EXERCISE TASK ▸
Could you transcribe the records word for word, starting with the line that contains "In comparing" and going on through the last line of the records?

LISTING ▸
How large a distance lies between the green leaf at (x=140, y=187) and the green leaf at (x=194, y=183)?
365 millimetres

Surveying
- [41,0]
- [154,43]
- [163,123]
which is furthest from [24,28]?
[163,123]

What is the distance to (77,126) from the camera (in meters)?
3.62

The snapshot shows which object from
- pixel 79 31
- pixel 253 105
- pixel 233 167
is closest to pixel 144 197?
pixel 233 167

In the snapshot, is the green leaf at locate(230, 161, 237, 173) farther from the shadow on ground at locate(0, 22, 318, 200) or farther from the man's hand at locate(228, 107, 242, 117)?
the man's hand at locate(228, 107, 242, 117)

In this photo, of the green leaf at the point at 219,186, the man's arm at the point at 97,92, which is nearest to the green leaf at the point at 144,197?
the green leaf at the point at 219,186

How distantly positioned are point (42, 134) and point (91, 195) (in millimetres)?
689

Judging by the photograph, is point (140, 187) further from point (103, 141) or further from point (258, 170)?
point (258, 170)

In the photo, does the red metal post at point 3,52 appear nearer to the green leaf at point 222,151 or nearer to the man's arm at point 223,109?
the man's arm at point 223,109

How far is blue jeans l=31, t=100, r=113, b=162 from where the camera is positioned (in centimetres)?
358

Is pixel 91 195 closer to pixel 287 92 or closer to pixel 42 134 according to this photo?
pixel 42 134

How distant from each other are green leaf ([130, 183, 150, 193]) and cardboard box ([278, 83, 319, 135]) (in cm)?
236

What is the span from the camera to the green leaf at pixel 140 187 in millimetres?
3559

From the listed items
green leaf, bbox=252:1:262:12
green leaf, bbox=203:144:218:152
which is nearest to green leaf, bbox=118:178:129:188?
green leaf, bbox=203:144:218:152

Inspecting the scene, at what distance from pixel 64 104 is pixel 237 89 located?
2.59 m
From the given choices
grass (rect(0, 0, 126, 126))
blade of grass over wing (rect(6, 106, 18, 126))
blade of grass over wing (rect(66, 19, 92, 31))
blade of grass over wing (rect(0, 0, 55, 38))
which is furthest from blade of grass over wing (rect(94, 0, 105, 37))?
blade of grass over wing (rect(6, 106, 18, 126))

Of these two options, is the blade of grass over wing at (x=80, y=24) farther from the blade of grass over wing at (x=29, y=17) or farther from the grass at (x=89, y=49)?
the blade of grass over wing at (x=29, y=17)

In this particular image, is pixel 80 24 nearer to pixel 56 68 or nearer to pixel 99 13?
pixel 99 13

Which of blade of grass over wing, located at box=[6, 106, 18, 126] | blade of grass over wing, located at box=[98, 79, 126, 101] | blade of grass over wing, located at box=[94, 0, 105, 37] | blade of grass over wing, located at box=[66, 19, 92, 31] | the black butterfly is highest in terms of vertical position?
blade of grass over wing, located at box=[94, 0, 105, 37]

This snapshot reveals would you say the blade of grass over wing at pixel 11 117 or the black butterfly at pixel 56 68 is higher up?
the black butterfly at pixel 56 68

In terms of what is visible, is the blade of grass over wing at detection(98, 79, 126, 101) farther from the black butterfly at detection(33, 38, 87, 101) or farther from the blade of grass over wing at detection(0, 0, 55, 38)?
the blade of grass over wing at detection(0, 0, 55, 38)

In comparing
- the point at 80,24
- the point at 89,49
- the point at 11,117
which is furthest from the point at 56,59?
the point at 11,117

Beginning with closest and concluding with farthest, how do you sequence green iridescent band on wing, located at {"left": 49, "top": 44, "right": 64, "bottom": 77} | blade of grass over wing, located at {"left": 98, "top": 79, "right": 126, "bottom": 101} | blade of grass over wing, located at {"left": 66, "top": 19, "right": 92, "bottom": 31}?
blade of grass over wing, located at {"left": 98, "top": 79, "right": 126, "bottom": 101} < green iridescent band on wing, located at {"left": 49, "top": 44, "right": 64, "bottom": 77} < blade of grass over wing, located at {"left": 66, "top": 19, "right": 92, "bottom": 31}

RESULT OF THE EXERCISE ▸
In comparing
- the point at 80,24
- the point at 89,49
- the point at 11,117
which is furthest from the point at 56,59?
the point at 11,117

Beginning with closest and concluding with farthest, how do you sequence green iridescent band on wing, located at {"left": 49, "top": 44, "right": 64, "bottom": 77} | blade of grass over wing, located at {"left": 98, "top": 79, "right": 126, "bottom": 101} | blade of grass over wing, located at {"left": 66, "top": 19, "right": 92, "bottom": 31}?
blade of grass over wing, located at {"left": 98, "top": 79, "right": 126, "bottom": 101} < green iridescent band on wing, located at {"left": 49, "top": 44, "right": 64, "bottom": 77} < blade of grass over wing, located at {"left": 66, "top": 19, "right": 92, "bottom": 31}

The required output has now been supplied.